## Extracted text
■ ■ ■ ■
The experience of every person with ALS is different; every person with ALS is the same. Every account of the experience of ALS is worth telling; everyone affected by ALS will find some truth in the story. This is the first in a series of occasional articles chronicling one man’s journey with ALS. Sam Goldstein and his wife, Jo-Ann, have graciously agreed to share their experience of living with the disease.
My first trip
I’m a 58-year-old retired truck parts dealer in St. Louis. I was a three- to four-times-a-week racquetball player, part-time classical musician, and full-time husband, father and grandfather.
After over two years of ignoring symptoms and eight months of seeing an internist, neurosurgeon, chiropractor and two neurologists; dozens of blood tests, MRIs, CAT scans, brain scans, muscle and nerve biopsies, and finally an EMG, I heard the words that would change my world, and everyone’s around me: “You’ve got ALS.”
Those words effectively ended my life as I knew it and started me on a new journey filled with fear, anger, anticipation, frustration, hope, dashed hopes and discovery.
The first step
My symptoms began on the racquetball court with not being able to take “that first step” to the ball. I passed this off as an aftereffect of a recent knee replacement surgery. From there other symptoms arose, and I began falling fairly regularly. In late 2004 I spoke with my internist, a longtime friend, who sent me to my first neurologist.
|Cooking is still possible with the aid of some support.
Various doctors were convinced that I had a vitamin B-12 shortage, nerve impingement in my spine, neuropathy, myopathy or perhaps heavy metal poisoning. It was my impression at the time that they had ruled out all of the “bad things” — Parkinson’s, MD, MS, ALS, etc.
After bringing my blood chemistry back in line and monitoring physical therapies followed by deterioration rather than improvement, my latest neurologist ordered muscle and nerve biopsies and an EMG. On Aug. 18, 2005, at approximately 11 a.m., I heard my fate in three letters — ALS.
My first words were, “What did I do to my children? Will they get it? Will my grandchildren? What have I done to my wife? Will she have to care for an invalid the rest of my life?”
We were told it took two doctors to confirm the diagnosis, and we were referred to the MDA/ALS Center at Washington University. It was while doing research on the upcoming visit and the disease itself that Jo-Ann discovered the Muscular Dystrophy Association and Debbie King (a health care service coordinator for MDA in St. Louis).
We learned about MDA’s support groups and weekly online chats as well as the loan closet. MDA also helped us make some wonderful friends.
■ ■ ■ ■
## Supplied information

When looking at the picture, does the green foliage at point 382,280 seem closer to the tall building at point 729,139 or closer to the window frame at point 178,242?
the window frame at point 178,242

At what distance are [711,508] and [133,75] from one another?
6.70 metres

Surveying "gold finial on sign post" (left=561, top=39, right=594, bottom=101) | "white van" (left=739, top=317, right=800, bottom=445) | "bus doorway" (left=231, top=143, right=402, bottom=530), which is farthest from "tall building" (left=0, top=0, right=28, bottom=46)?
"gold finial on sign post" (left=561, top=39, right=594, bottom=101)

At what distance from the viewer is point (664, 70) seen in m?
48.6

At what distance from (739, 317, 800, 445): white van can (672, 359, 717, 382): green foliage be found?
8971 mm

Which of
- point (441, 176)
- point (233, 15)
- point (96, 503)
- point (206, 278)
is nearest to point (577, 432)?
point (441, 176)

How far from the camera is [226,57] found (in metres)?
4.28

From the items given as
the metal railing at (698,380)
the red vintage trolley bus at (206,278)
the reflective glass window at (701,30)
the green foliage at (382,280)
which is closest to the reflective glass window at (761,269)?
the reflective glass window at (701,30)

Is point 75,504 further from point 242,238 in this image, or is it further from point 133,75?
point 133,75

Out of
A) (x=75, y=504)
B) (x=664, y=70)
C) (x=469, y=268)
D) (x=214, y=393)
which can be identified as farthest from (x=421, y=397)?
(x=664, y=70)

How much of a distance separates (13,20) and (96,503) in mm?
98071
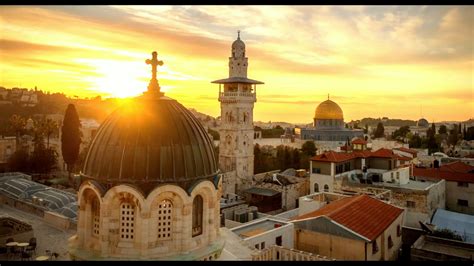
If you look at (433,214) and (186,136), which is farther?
(433,214)

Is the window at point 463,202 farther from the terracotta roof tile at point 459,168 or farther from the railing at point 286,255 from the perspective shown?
the railing at point 286,255

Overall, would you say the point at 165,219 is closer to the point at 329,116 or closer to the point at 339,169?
the point at 339,169

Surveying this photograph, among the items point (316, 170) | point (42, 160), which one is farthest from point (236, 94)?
point (42, 160)

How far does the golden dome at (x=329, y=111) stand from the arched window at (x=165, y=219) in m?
41.1

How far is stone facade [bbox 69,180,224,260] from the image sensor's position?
6.35 m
■ ■ ■ ■
## Exercise set
1 – Reproduce the ALS account word for word between "Various doctors were" and "MS, ALS, etc.", inclusive.
2 – Answer these questions from the ALS account:
(a) What sport did the writer play three to four times a week?
(b) On what date did the writer hear the ALS diagnosis?
(c) What role does Debbie King hold?
The data has no connection to the ALS account.

## Answers to the exercises
1 –
Various doctors were convinced that I had a vitamin B-12 shortage, nerve impingement in my spine, neuropathy, myopathy or perhaps heavy metal poisoning. It was my impression at the time that they had ruled out all of the “bad things” — Parkinson’s, MD, MS, ALS, etc.

2 –
(a) Racquetball.
(b) Aug. 18, 2005.
(c) She is a health care service coordinator for MDA in St. Louis.